__Work to be completed__.
Read the bit-flip problem page below and decide whether each statement agrees with it. For each one, answer yes or no and quote the exact words from the page that settle it.
1. A subarray in this problem may skip over elements of the array.
2. For nums = [1,1,0] with k = 2, no sequence of flips can make every element 1.
3. k is allowed to be larger than the length of nums.

__Source excerpt__.
* START *

995. Minimum Number of K Consecutive Bit Flips

Description

You are given a binary array nums and an integer k.

A k-bit flip is choosing a subarray of length k from nums and simultaneously changing every 0 in the subarray to 1, and every 1 in the subarray to 0.

Return the minimum number of k-bit flips required so that there is no 0 in the array. If it is not possible, return -1.

A subarray is a contiguous part of an array.

Example 1:

Input: nums = [0,1,0], k = 1
Output: 2
Explanation: Flip nums[0], then flip nums[2].

Example 2:

Input: nums = [1,1,0], k = 2
Output: -1
Explanation: No matter how we flip subarrays of size 2, we cannot make the array become [1,1,1].

Example 3:

Input: nums = [0,0,0,1,0,1,1,0], k = 3
Output: 3
Explanation: 
Flip nums[0],nums[1],nums[2]: nums becomes [1,1,1,1,0,1,1,0]
Flip nums[4],nums[5],nums[6]: nums becomes [1,1,1,1,1,0,0,0]
Flip nums[5],nums[6],nums[7]: nums becomes [1,1,1,1,1,1,1,1]

Constraints:

1 <= nums.length <= 10⁵
1 <= k <= nums.length

Solution

minimum-number-of-k-consecutive-bit-flips.py

class Solution:
    def minKBitFlips(self, nums: List[int], k: int) -> int:
        queue = deque()
        res = 0

        for i, x in enumerate(nums):
            if x == 0:
                if len(queue) % 2 == 0:
                    res += 1
                    queue.append(i + k - 1)
            else:
                if len(queue) & 1:
                    res += 1
                    queue.append(i + k - 1)

            if queue and i >= queue[0]:
                queue.popleft()

        return res if len(queue) == 0 else -1

* END *

__Supplied material__.
* START *

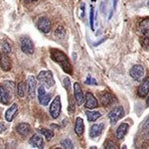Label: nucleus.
<instances>
[{"mask_svg": "<svg viewBox=\"0 0 149 149\" xmlns=\"http://www.w3.org/2000/svg\"><path fill=\"white\" fill-rule=\"evenodd\" d=\"M51 58L55 63H58L63 69V71L67 74L73 73V66L70 63L68 57L64 54L62 51L58 49H51Z\"/></svg>", "mask_w": 149, "mask_h": 149, "instance_id": "f257e3e1", "label": "nucleus"}, {"mask_svg": "<svg viewBox=\"0 0 149 149\" xmlns=\"http://www.w3.org/2000/svg\"><path fill=\"white\" fill-rule=\"evenodd\" d=\"M139 31L141 33L140 42L144 49L149 48V19L145 18L139 23Z\"/></svg>", "mask_w": 149, "mask_h": 149, "instance_id": "f03ea898", "label": "nucleus"}, {"mask_svg": "<svg viewBox=\"0 0 149 149\" xmlns=\"http://www.w3.org/2000/svg\"><path fill=\"white\" fill-rule=\"evenodd\" d=\"M38 80L46 88H52L55 85V80L51 71H42L38 74Z\"/></svg>", "mask_w": 149, "mask_h": 149, "instance_id": "7ed1b4c3", "label": "nucleus"}, {"mask_svg": "<svg viewBox=\"0 0 149 149\" xmlns=\"http://www.w3.org/2000/svg\"><path fill=\"white\" fill-rule=\"evenodd\" d=\"M62 109V104H61V97L59 95H57L56 97L53 100V102L50 105V114L54 119H56L59 117L60 113H61Z\"/></svg>", "mask_w": 149, "mask_h": 149, "instance_id": "20e7f679", "label": "nucleus"}, {"mask_svg": "<svg viewBox=\"0 0 149 149\" xmlns=\"http://www.w3.org/2000/svg\"><path fill=\"white\" fill-rule=\"evenodd\" d=\"M21 50L28 55H32L34 53V44H33V41L30 39L27 36L21 38Z\"/></svg>", "mask_w": 149, "mask_h": 149, "instance_id": "39448f33", "label": "nucleus"}, {"mask_svg": "<svg viewBox=\"0 0 149 149\" xmlns=\"http://www.w3.org/2000/svg\"><path fill=\"white\" fill-rule=\"evenodd\" d=\"M124 116V109L122 107H116L109 113V118L110 120V123L115 124L121 117Z\"/></svg>", "mask_w": 149, "mask_h": 149, "instance_id": "423d86ee", "label": "nucleus"}, {"mask_svg": "<svg viewBox=\"0 0 149 149\" xmlns=\"http://www.w3.org/2000/svg\"><path fill=\"white\" fill-rule=\"evenodd\" d=\"M74 100H76L78 105H81L85 102V95H84V92L79 83L74 84Z\"/></svg>", "mask_w": 149, "mask_h": 149, "instance_id": "0eeeda50", "label": "nucleus"}, {"mask_svg": "<svg viewBox=\"0 0 149 149\" xmlns=\"http://www.w3.org/2000/svg\"><path fill=\"white\" fill-rule=\"evenodd\" d=\"M38 98L42 105H47L51 100V93H47L45 91V86H41L38 88Z\"/></svg>", "mask_w": 149, "mask_h": 149, "instance_id": "6e6552de", "label": "nucleus"}, {"mask_svg": "<svg viewBox=\"0 0 149 149\" xmlns=\"http://www.w3.org/2000/svg\"><path fill=\"white\" fill-rule=\"evenodd\" d=\"M37 27L39 28L40 31H42L45 34H48V33L51 31V22L50 20L46 17H41L37 22Z\"/></svg>", "mask_w": 149, "mask_h": 149, "instance_id": "1a4fd4ad", "label": "nucleus"}, {"mask_svg": "<svg viewBox=\"0 0 149 149\" xmlns=\"http://www.w3.org/2000/svg\"><path fill=\"white\" fill-rule=\"evenodd\" d=\"M129 74H130L131 78L133 79V80L139 81L143 77L144 69H143V67L141 66V65H135V66H133L130 69V72H129Z\"/></svg>", "mask_w": 149, "mask_h": 149, "instance_id": "9d476101", "label": "nucleus"}, {"mask_svg": "<svg viewBox=\"0 0 149 149\" xmlns=\"http://www.w3.org/2000/svg\"><path fill=\"white\" fill-rule=\"evenodd\" d=\"M85 102H86V107L88 109H93L95 107H97L98 103L97 100L93 97V95L92 93H86V97H85Z\"/></svg>", "mask_w": 149, "mask_h": 149, "instance_id": "9b49d317", "label": "nucleus"}, {"mask_svg": "<svg viewBox=\"0 0 149 149\" xmlns=\"http://www.w3.org/2000/svg\"><path fill=\"white\" fill-rule=\"evenodd\" d=\"M0 68L5 72H8L11 70L10 59H9L8 55L5 54V53H1L0 54Z\"/></svg>", "mask_w": 149, "mask_h": 149, "instance_id": "f8f14e48", "label": "nucleus"}, {"mask_svg": "<svg viewBox=\"0 0 149 149\" xmlns=\"http://www.w3.org/2000/svg\"><path fill=\"white\" fill-rule=\"evenodd\" d=\"M149 92V78H145L140 86H138L137 95L140 97H145Z\"/></svg>", "mask_w": 149, "mask_h": 149, "instance_id": "ddd939ff", "label": "nucleus"}, {"mask_svg": "<svg viewBox=\"0 0 149 149\" xmlns=\"http://www.w3.org/2000/svg\"><path fill=\"white\" fill-rule=\"evenodd\" d=\"M36 86H37V81H36L34 76H29L27 80V88H28V93L31 97H33L35 95Z\"/></svg>", "mask_w": 149, "mask_h": 149, "instance_id": "4468645a", "label": "nucleus"}, {"mask_svg": "<svg viewBox=\"0 0 149 149\" xmlns=\"http://www.w3.org/2000/svg\"><path fill=\"white\" fill-rule=\"evenodd\" d=\"M104 129V123H97V124H93L90 130V136L92 138L97 137L102 134V132Z\"/></svg>", "mask_w": 149, "mask_h": 149, "instance_id": "2eb2a0df", "label": "nucleus"}, {"mask_svg": "<svg viewBox=\"0 0 149 149\" xmlns=\"http://www.w3.org/2000/svg\"><path fill=\"white\" fill-rule=\"evenodd\" d=\"M128 128H129V125L127 123H121L120 125L117 127L116 131H115V136H116L117 139L121 140V139L124 138V136L126 135L127 131H128Z\"/></svg>", "mask_w": 149, "mask_h": 149, "instance_id": "dca6fc26", "label": "nucleus"}, {"mask_svg": "<svg viewBox=\"0 0 149 149\" xmlns=\"http://www.w3.org/2000/svg\"><path fill=\"white\" fill-rule=\"evenodd\" d=\"M18 112V105L16 104V103H14V104H12V107L10 109H8L6 110L5 112V118L6 120L8 122H10L13 120V118L16 116V114H17Z\"/></svg>", "mask_w": 149, "mask_h": 149, "instance_id": "f3484780", "label": "nucleus"}, {"mask_svg": "<svg viewBox=\"0 0 149 149\" xmlns=\"http://www.w3.org/2000/svg\"><path fill=\"white\" fill-rule=\"evenodd\" d=\"M29 143L31 144V145L33 146V147L35 148H43V146H44V142H43V138L41 137L39 134H34V135L32 136V137L30 138V140H29Z\"/></svg>", "mask_w": 149, "mask_h": 149, "instance_id": "a211bd4d", "label": "nucleus"}, {"mask_svg": "<svg viewBox=\"0 0 149 149\" xmlns=\"http://www.w3.org/2000/svg\"><path fill=\"white\" fill-rule=\"evenodd\" d=\"M100 102H102V104L103 107H109V105H110L114 102L113 97H112L109 93H105V92L100 95Z\"/></svg>", "mask_w": 149, "mask_h": 149, "instance_id": "6ab92c4d", "label": "nucleus"}, {"mask_svg": "<svg viewBox=\"0 0 149 149\" xmlns=\"http://www.w3.org/2000/svg\"><path fill=\"white\" fill-rule=\"evenodd\" d=\"M85 131V124L81 117H77L76 119V125H74V132L78 136H81Z\"/></svg>", "mask_w": 149, "mask_h": 149, "instance_id": "aec40b11", "label": "nucleus"}, {"mask_svg": "<svg viewBox=\"0 0 149 149\" xmlns=\"http://www.w3.org/2000/svg\"><path fill=\"white\" fill-rule=\"evenodd\" d=\"M9 100H10L9 92L4 86H0V102L2 104H8Z\"/></svg>", "mask_w": 149, "mask_h": 149, "instance_id": "412c9836", "label": "nucleus"}, {"mask_svg": "<svg viewBox=\"0 0 149 149\" xmlns=\"http://www.w3.org/2000/svg\"><path fill=\"white\" fill-rule=\"evenodd\" d=\"M16 130H17L19 134H21L22 136H25L31 131V126L29 125L28 123H24V122H22V123L18 124L17 127H16Z\"/></svg>", "mask_w": 149, "mask_h": 149, "instance_id": "4be33fe9", "label": "nucleus"}, {"mask_svg": "<svg viewBox=\"0 0 149 149\" xmlns=\"http://www.w3.org/2000/svg\"><path fill=\"white\" fill-rule=\"evenodd\" d=\"M86 117H88V120L91 121V122L95 121L97 118H100V117L102 116L100 112H98V111H92V110H86Z\"/></svg>", "mask_w": 149, "mask_h": 149, "instance_id": "5701e85b", "label": "nucleus"}, {"mask_svg": "<svg viewBox=\"0 0 149 149\" xmlns=\"http://www.w3.org/2000/svg\"><path fill=\"white\" fill-rule=\"evenodd\" d=\"M55 36H56V38L59 40L64 39V38L66 37V30H65V28L62 27V26L58 27L56 29V31H55Z\"/></svg>", "mask_w": 149, "mask_h": 149, "instance_id": "b1692460", "label": "nucleus"}, {"mask_svg": "<svg viewBox=\"0 0 149 149\" xmlns=\"http://www.w3.org/2000/svg\"><path fill=\"white\" fill-rule=\"evenodd\" d=\"M40 133L42 134V135H44L48 140H50V139L53 138V136H54V132L52 130H50V129H46V128H41Z\"/></svg>", "mask_w": 149, "mask_h": 149, "instance_id": "393cba45", "label": "nucleus"}, {"mask_svg": "<svg viewBox=\"0 0 149 149\" xmlns=\"http://www.w3.org/2000/svg\"><path fill=\"white\" fill-rule=\"evenodd\" d=\"M61 145L63 148H66V149H73L74 148V144L72 142L71 139L67 138V139H64V140L61 141Z\"/></svg>", "mask_w": 149, "mask_h": 149, "instance_id": "a878e982", "label": "nucleus"}, {"mask_svg": "<svg viewBox=\"0 0 149 149\" xmlns=\"http://www.w3.org/2000/svg\"><path fill=\"white\" fill-rule=\"evenodd\" d=\"M17 95L20 97H23L25 95V84L20 83L17 86Z\"/></svg>", "mask_w": 149, "mask_h": 149, "instance_id": "bb28decb", "label": "nucleus"}, {"mask_svg": "<svg viewBox=\"0 0 149 149\" xmlns=\"http://www.w3.org/2000/svg\"><path fill=\"white\" fill-rule=\"evenodd\" d=\"M2 53H5V54H10L11 51H12V48H11V45L9 44L8 42H3L2 44Z\"/></svg>", "mask_w": 149, "mask_h": 149, "instance_id": "cd10ccee", "label": "nucleus"}, {"mask_svg": "<svg viewBox=\"0 0 149 149\" xmlns=\"http://www.w3.org/2000/svg\"><path fill=\"white\" fill-rule=\"evenodd\" d=\"M69 111H70V113H73L74 111V102L73 97H69Z\"/></svg>", "mask_w": 149, "mask_h": 149, "instance_id": "c85d7f7f", "label": "nucleus"}, {"mask_svg": "<svg viewBox=\"0 0 149 149\" xmlns=\"http://www.w3.org/2000/svg\"><path fill=\"white\" fill-rule=\"evenodd\" d=\"M93 14H95V11H93V7L92 6V8H91V12H90V25H91V29H92V30H93Z\"/></svg>", "mask_w": 149, "mask_h": 149, "instance_id": "c756f323", "label": "nucleus"}, {"mask_svg": "<svg viewBox=\"0 0 149 149\" xmlns=\"http://www.w3.org/2000/svg\"><path fill=\"white\" fill-rule=\"evenodd\" d=\"M105 148L107 149H116V148H118L117 147V145L115 143H113V141H111V140H109V141H107V143L105 144Z\"/></svg>", "mask_w": 149, "mask_h": 149, "instance_id": "7c9ffc66", "label": "nucleus"}, {"mask_svg": "<svg viewBox=\"0 0 149 149\" xmlns=\"http://www.w3.org/2000/svg\"><path fill=\"white\" fill-rule=\"evenodd\" d=\"M85 84H86V85H97V81H95L93 78H92L91 76H88V78H86V81H85Z\"/></svg>", "mask_w": 149, "mask_h": 149, "instance_id": "2f4dec72", "label": "nucleus"}, {"mask_svg": "<svg viewBox=\"0 0 149 149\" xmlns=\"http://www.w3.org/2000/svg\"><path fill=\"white\" fill-rule=\"evenodd\" d=\"M64 85H65L66 90L70 91V88H71V83H70V79L69 78H65L64 79Z\"/></svg>", "mask_w": 149, "mask_h": 149, "instance_id": "473e14b6", "label": "nucleus"}, {"mask_svg": "<svg viewBox=\"0 0 149 149\" xmlns=\"http://www.w3.org/2000/svg\"><path fill=\"white\" fill-rule=\"evenodd\" d=\"M144 129L149 132V116H148V118L145 120V122H144Z\"/></svg>", "mask_w": 149, "mask_h": 149, "instance_id": "72a5a7b5", "label": "nucleus"}, {"mask_svg": "<svg viewBox=\"0 0 149 149\" xmlns=\"http://www.w3.org/2000/svg\"><path fill=\"white\" fill-rule=\"evenodd\" d=\"M6 130V126L4 125L3 123H1V122H0V133H1V132H3V131H5Z\"/></svg>", "mask_w": 149, "mask_h": 149, "instance_id": "f704fd0d", "label": "nucleus"}, {"mask_svg": "<svg viewBox=\"0 0 149 149\" xmlns=\"http://www.w3.org/2000/svg\"><path fill=\"white\" fill-rule=\"evenodd\" d=\"M81 17H84L85 16V3H81Z\"/></svg>", "mask_w": 149, "mask_h": 149, "instance_id": "c9c22d12", "label": "nucleus"}, {"mask_svg": "<svg viewBox=\"0 0 149 149\" xmlns=\"http://www.w3.org/2000/svg\"><path fill=\"white\" fill-rule=\"evenodd\" d=\"M146 105H147V107H149V97H148L147 100H146Z\"/></svg>", "mask_w": 149, "mask_h": 149, "instance_id": "e433bc0d", "label": "nucleus"}, {"mask_svg": "<svg viewBox=\"0 0 149 149\" xmlns=\"http://www.w3.org/2000/svg\"><path fill=\"white\" fill-rule=\"evenodd\" d=\"M26 2H28V3H30V2H34V1H36V0H25Z\"/></svg>", "mask_w": 149, "mask_h": 149, "instance_id": "4c0bfd02", "label": "nucleus"}, {"mask_svg": "<svg viewBox=\"0 0 149 149\" xmlns=\"http://www.w3.org/2000/svg\"><path fill=\"white\" fill-rule=\"evenodd\" d=\"M102 11H103V3H102Z\"/></svg>", "mask_w": 149, "mask_h": 149, "instance_id": "58836bf2", "label": "nucleus"}, {"mask_svg": "<svg viewBox=\"0 0 149 149\" xmlns=\"http://www.w3.org/2000/svg\"><path fill=\"white\" fill-rule=\"evenodd\" d=\"M147 6H148V8H149V1H148V3H147Z\"/></svg>", "mask_w": 149, "mask_h": 149, "instance_id": "ea45409f", "label": "nucleus"}]
</instances>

* END *

__Response to this exercise__.
1. No: "A subarray is a contiguous part of an array."
2. Yes: "No matter how we flip subarrays of size 2, we cannot make the array become [1,1,1]."
3. No: "1 <= k <= nums.length"